*What the task asks*. Copy out the entries below precisely; nothing is to be omitted.

[Items listed in a dataset]
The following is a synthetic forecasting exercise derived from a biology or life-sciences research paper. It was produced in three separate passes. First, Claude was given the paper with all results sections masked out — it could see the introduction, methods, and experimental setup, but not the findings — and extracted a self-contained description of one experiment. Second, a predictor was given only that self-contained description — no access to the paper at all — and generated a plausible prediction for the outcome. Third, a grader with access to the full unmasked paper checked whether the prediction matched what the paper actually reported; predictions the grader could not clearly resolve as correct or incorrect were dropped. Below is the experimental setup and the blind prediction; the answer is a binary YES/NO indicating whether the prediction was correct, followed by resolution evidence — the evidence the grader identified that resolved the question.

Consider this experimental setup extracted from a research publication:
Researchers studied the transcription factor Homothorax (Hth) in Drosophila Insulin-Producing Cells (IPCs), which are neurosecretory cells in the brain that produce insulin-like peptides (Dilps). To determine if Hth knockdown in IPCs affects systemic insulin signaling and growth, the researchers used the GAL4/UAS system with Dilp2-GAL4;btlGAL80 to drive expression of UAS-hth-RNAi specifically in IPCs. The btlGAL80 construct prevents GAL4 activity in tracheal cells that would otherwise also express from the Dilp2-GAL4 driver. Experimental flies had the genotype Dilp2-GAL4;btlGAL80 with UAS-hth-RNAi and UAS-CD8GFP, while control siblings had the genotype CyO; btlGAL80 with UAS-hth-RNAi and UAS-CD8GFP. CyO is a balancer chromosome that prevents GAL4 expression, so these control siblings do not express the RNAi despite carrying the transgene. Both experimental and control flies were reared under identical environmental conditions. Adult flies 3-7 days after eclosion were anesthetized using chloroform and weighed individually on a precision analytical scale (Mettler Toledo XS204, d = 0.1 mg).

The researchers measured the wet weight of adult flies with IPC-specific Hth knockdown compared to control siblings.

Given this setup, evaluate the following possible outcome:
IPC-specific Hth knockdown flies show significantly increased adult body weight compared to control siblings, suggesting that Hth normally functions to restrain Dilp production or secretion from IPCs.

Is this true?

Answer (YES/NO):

*Your solution*.
The following is a synthetic forecasting exercise derived from a biology or life-sciences research paper. It was produced in three separate passes. First, Claude was given the paper with all results sections masked out — it could see the introduction, methods, and experimental setup, but not the findings — and extracted a self-contained description of one experiment. Second, a predictor was given only that self-contained description — no access to the paper at all — and generated a plausible prediction for the outcome. Third, a grader with access to the full unmasked paper checked whether the prediction matched what the paper actually reported; predictions the grader could not clearly resolve as correct or incorrect were dropped. Below is the experimental setup and the blind prediction; the answer is a binary YES/NO indicating whether the prediction was correct, followed by resolution evidence — the evidence the grader identified that resolved the question.

Consider this experimental setup extracted from a research publication:
Researchers studied the transcription factor Homothorax (Hth) in Drosophila Insulin-Producing Cells (IPCs), which are neurosecretory cells in the brain that produce insulin-like peptides (Dilps). To determine if Hth knockdown in IPCs affects systemic insulin signaling and growth, the researchers used the GAL4/UAS system with Dilp2-GAL4;btlGAL80 to drive expression of UAS-hth-RNAi specifically in IPCs. The btlGAL80 construct prevents GAL4 activity in tracheal cells that would otherwise also express from the Dilp2-GAL4 driver. Experimental flies had the genotype Dilp2-GAL4;btlGAL80 with UAS-hth-RNAi and UAS-CD8GFP, while control siblings had the genotype CyO; btlGAL80 with UAS-hth-RNAi and UAS-CD8GFP. CyO is a balancer chromosome that prevents GAL4 expression, so these control siblings do not express the RNAi despite carrying the transgene. Both experimental and control flies were reared under identical environmental conditions. Adult flies 3-7 days after eclosion were anesthetized using chloroform and weighed individually on a precision analytical scale (Mettler Toledo XS204, d = 0.1 mg).

The researchers measured the wet weight of adult flies with IPC-specific Hth knockdown compared to control siblings.

Given this setup, evaluate the following possible outcome:
IPC-specific Hth knockdown flies show significantly increased adult body weight compared to control siblings, suggesting that Hth normally functions to restrain Dilp production or secretion from IPCs.

Is this true?

Answer (YES/NO):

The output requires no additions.